In recent decades there has been a shift toward believing that we need to cut back on big government and rely more on the marketplace. But in health care, the market works very well for the modern robber barons (higher costs) but not so well for patients (mediocrity). Conservatives, neoliberals and an accommodating press perpetuate the conviction that private insurers, private Medicare Advantage plans, and private Medicaid managed care plans all ensure better care than the government is capable of providing. Although the government still remains the largest source of health care funds, the "concentrated interests" (plutocracy) and their legislative lemmings place with the private sector much greater control on how those funds are spent.

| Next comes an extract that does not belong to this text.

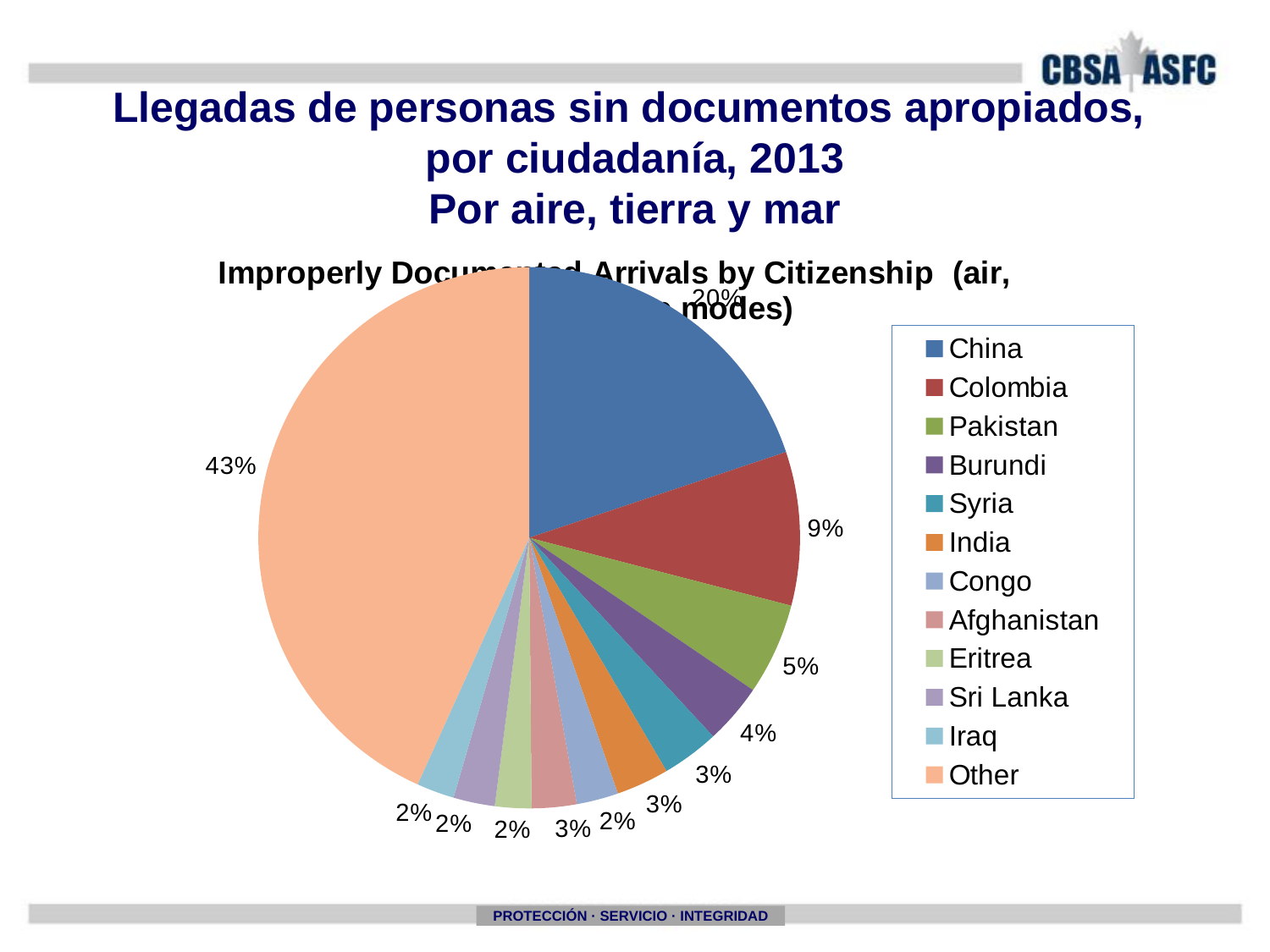
What is the value shown for Other? 43% What is the value shown for Pakistan? 5% What share of the pie does China account for? 20% What is the difference between the shares for Other and China? 23% How many categories are listed in the legend? 12 What is the difference between the shares for China and Colombia? 11% What is the value shown for Colombia? 9% What kind of chart is shown on the slide? pie chart Which category is listed first in the legend? China Which is larger, the slice for Pakistan or the slice for Burundi? Pakistan What is the value shown for Burundi? 4% Which category has the largest slice of the pie? Other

As long as we have an imbalance in our mixed economy that disproportionately favors the private sector, while suppressing those functions provided well only by the government, we cannot expect to achieve the health care reform goals of true universal coverage, universal access, universal comprehensiveness, efficiency, and, most importantly, equity. Governments do these well, whereas the private sector acting alone does them poorly, if at all.

It is important to understand that the private sector performs better when the government is functioning well under a public-private partnership. To address our American amnesia, everyone should read this book. Liberals, progressives, and moderates will surely understand. Many conservatives in the business community will understand after this refresher course on why we do want the government involved in those activities that only the government does well. Hard Randians (amoral or cold-hearted libertarians) likely will not, but there is nothing we can say that would ever satisfy them since they are lost in their ill-conceived fictional utopia created by Ayn Rand.

Randians aside, we need to remember the words of the authors: "A government that effectively promotes human flourishing is a government worth fighting for."